Possible Duplicate:
Can I use a .NET 4.0 library in a .NET 2.0 application?
So I have a legacy .NET 2 GUI application. Redoing this application is out of the question.
I also have a console .NET 4 application that does FTP and other work. It uses LINQ.
Now, I am abstracting the console application (which is .NET 4) into reusable DLLs, etc.
What I want to be able to do is have the GUI app (.NET 2) be able to include those DLL's and call them. Then just get return values from it.
I think worse case I could just keep it a console app and have the .NET two execute it externally. But I would like the GUI app to be able to execute methods from the .NET 4 piece.

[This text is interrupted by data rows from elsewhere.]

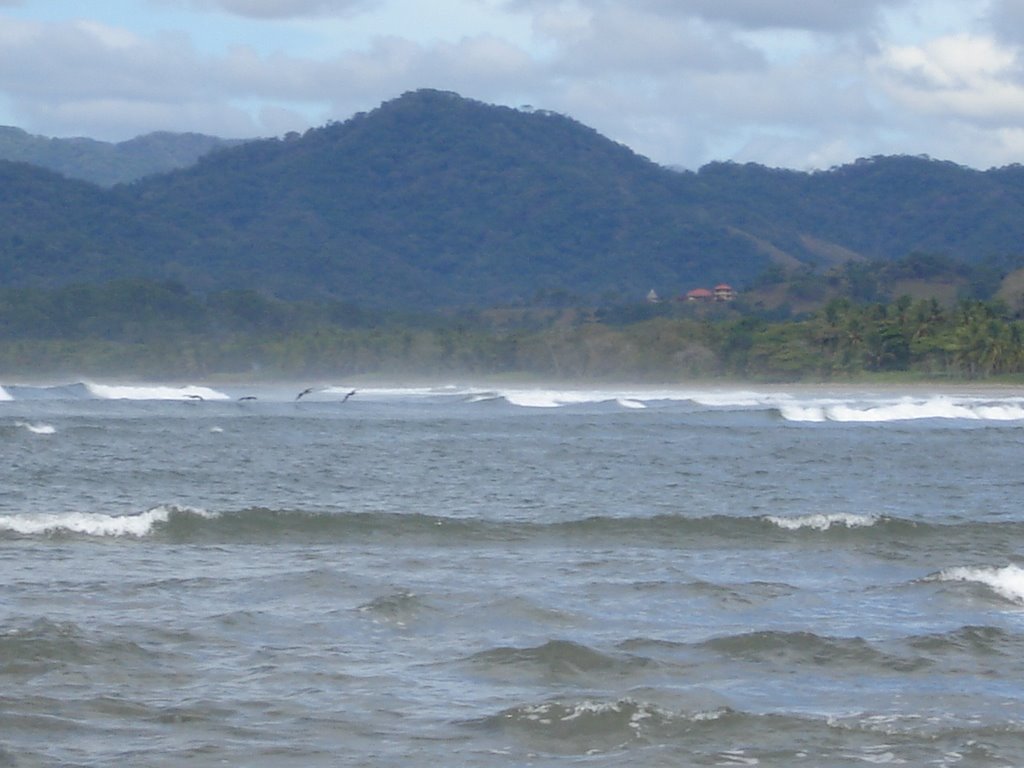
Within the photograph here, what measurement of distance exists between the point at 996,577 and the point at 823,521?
465cm

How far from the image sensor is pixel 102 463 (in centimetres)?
2811

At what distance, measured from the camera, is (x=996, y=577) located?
1473 centimetres

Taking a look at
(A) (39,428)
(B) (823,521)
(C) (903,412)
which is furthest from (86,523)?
(C) (903,412)

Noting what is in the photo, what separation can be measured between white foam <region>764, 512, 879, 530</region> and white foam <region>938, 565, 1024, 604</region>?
3.78m

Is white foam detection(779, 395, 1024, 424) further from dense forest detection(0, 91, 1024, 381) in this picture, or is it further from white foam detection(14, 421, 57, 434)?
white foam detection(14, 421, 57, 434)

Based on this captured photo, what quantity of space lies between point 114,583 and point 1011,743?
8.50 meters

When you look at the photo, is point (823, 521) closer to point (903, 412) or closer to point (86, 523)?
point (86, 523)

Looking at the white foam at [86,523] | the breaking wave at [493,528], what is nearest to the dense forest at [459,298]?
the breaking wave at [493,528]

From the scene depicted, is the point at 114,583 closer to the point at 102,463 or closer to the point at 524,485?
the point at 524,485

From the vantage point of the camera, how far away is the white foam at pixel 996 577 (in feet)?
46.8

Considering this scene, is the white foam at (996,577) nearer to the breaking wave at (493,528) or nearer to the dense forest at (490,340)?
the breaking wave at (493,528)

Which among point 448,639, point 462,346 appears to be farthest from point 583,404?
point 448,639

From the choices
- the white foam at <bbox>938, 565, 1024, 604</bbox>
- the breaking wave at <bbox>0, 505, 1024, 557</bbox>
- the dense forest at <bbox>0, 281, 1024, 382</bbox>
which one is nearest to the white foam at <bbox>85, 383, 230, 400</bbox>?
the dense forest at <bbox>0, 281, 1024, 382</bbox>

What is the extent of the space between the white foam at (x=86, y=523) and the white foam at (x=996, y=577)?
9309mm
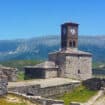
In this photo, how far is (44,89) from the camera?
56.2m

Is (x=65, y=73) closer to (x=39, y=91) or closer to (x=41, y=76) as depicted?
(x=41, y=76)

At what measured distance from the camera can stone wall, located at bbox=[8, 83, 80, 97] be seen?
164ft

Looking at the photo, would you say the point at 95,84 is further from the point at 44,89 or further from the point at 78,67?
the point at 78,67

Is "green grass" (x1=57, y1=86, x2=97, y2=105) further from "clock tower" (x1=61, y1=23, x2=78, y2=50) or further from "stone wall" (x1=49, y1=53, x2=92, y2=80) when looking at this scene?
"clock tower" (x1=61, y1=23, x2=78, y2=50)

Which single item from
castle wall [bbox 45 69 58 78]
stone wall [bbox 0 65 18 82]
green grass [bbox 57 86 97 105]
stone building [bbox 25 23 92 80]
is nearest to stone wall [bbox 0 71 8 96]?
stone wall [bbox 0 65 18 82]

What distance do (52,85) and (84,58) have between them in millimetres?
17532

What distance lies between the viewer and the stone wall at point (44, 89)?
50.0 metres

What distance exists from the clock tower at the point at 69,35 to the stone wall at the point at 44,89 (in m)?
14.4

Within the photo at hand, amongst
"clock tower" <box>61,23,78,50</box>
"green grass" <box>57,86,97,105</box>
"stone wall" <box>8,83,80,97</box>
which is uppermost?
"clock tower" <box>61,23,78,50</box>

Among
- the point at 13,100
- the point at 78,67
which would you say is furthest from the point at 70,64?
the point at 13,100

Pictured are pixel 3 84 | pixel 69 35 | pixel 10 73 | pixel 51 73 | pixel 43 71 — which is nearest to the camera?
pixel 3 84

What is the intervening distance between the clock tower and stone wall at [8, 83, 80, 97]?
566 inches

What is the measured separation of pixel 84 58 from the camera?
75438mm

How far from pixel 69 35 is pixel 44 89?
83.3 ft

The clients that will be running this app all have .NET 4.
Thanks.
So I have a legacy .NET 2 GUI application. Redoing this application is out of the question.
Is changing the framework target to .NET 4 and rebuilding also out of the question? That would probably be the simplest approach - then you'd know you wouldn't end up in strange situations where you were actually running on CLR v2 and trying to load assemblies which required CLR v4 (and .NET framework v4 assemblies).
In most cases you should simply be able to retarget - while backward compatibility isn't 100%, it's pretty good.
What you need to do here is factor out the shared utilities into DLLs that target the 2.0 framework. These DLLs can then be used in both a 2.0 and 4.0 .Net process. .Net places a very high bar on backwards compatibility and in the vast majority of scenarios a 2.0 DLL can be run without changes in 4.0.